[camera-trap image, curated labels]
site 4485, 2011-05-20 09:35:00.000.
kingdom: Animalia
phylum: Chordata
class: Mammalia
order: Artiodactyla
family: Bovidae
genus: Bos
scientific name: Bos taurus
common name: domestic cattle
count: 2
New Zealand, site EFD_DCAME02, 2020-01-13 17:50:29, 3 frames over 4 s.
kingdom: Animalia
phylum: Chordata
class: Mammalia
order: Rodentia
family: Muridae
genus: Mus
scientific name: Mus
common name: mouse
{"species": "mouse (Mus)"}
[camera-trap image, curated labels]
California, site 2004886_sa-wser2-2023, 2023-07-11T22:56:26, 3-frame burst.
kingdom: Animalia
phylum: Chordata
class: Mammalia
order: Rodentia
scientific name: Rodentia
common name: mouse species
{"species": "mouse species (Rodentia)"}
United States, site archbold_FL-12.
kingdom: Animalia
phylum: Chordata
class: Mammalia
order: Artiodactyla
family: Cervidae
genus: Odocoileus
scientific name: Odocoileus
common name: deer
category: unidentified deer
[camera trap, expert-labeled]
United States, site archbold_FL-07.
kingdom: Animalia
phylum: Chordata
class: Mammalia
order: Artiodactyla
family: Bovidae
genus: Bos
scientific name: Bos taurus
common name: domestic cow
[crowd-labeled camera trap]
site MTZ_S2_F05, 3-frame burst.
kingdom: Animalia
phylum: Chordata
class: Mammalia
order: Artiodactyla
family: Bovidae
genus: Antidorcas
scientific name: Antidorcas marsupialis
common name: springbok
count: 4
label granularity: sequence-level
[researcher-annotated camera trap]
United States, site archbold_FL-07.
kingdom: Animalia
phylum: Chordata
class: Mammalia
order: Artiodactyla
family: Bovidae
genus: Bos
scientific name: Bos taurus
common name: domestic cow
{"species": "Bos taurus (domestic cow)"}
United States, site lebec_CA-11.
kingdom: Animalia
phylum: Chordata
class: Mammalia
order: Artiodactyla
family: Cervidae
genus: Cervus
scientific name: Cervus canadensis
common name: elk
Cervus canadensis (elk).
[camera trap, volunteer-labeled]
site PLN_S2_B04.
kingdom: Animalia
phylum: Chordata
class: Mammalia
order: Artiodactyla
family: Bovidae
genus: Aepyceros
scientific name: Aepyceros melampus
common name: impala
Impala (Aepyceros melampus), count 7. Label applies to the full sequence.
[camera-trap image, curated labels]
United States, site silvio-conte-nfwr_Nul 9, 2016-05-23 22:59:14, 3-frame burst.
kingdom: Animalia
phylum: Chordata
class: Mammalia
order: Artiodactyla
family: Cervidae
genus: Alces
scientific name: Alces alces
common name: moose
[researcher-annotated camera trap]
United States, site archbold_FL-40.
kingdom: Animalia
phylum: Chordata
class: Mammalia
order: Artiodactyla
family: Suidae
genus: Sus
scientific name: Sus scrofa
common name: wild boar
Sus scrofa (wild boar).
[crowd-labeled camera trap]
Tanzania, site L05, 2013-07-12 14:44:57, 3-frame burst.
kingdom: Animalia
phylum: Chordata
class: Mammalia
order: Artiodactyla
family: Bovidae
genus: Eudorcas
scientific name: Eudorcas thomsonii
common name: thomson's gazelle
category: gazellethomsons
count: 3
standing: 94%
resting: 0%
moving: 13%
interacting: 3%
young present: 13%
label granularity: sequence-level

========================================================================

▸ Requirement: In the records above, collect each line with "burst".

▸ Completed task:
California, site 2004886_sa-wser2-2023, 2023-07-11T22:56:26, 3-frame burst.
site MTZ_S2_F05, 3-frame burst.
United States, site silvio-conte-nfwr_Nul 9, 2016-05-23 22:59:14, 3-frame burst.
Tanzania, site L05, 2013-07-12 14:44:57, 3-frame burst.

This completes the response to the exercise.